__Challenge__: Put the lines of the material, from the line containing "How far from" through the end of the material, inclusive, into a numbered list, leaving out any blank lines.

Spatial relation data:
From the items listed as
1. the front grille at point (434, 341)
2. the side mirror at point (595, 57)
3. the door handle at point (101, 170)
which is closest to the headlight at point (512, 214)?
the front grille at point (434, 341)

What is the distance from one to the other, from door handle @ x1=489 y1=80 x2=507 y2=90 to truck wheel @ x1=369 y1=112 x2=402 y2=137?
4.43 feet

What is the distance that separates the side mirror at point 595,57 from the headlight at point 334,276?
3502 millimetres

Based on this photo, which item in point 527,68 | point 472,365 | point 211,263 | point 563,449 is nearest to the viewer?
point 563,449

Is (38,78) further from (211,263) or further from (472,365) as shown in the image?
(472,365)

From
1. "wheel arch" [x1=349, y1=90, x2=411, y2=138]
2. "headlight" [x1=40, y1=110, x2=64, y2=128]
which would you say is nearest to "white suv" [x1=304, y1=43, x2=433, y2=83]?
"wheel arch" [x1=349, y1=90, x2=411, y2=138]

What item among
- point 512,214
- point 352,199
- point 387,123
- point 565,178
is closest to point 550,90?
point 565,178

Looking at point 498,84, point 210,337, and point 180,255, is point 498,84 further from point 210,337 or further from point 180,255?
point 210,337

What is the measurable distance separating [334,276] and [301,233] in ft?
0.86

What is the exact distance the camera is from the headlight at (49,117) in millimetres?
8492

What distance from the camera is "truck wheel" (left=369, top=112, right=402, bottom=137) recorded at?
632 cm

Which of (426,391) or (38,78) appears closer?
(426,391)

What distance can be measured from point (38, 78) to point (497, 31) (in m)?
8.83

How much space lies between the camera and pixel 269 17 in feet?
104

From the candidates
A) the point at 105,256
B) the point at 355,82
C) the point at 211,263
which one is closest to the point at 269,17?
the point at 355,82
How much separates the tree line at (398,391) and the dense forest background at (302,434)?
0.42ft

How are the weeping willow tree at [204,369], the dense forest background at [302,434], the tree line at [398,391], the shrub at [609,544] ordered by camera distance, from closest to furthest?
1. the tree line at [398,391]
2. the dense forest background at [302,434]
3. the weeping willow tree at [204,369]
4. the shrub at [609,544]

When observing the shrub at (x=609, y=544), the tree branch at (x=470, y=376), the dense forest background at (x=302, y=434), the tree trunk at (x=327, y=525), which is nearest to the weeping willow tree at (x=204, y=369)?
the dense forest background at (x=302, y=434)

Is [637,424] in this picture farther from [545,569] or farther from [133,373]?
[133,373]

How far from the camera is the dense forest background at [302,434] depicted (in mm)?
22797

__Result for this exercise__:
1. How far from the camera is the dense forest background at [302,434] depicted (in mm)?
2. 22797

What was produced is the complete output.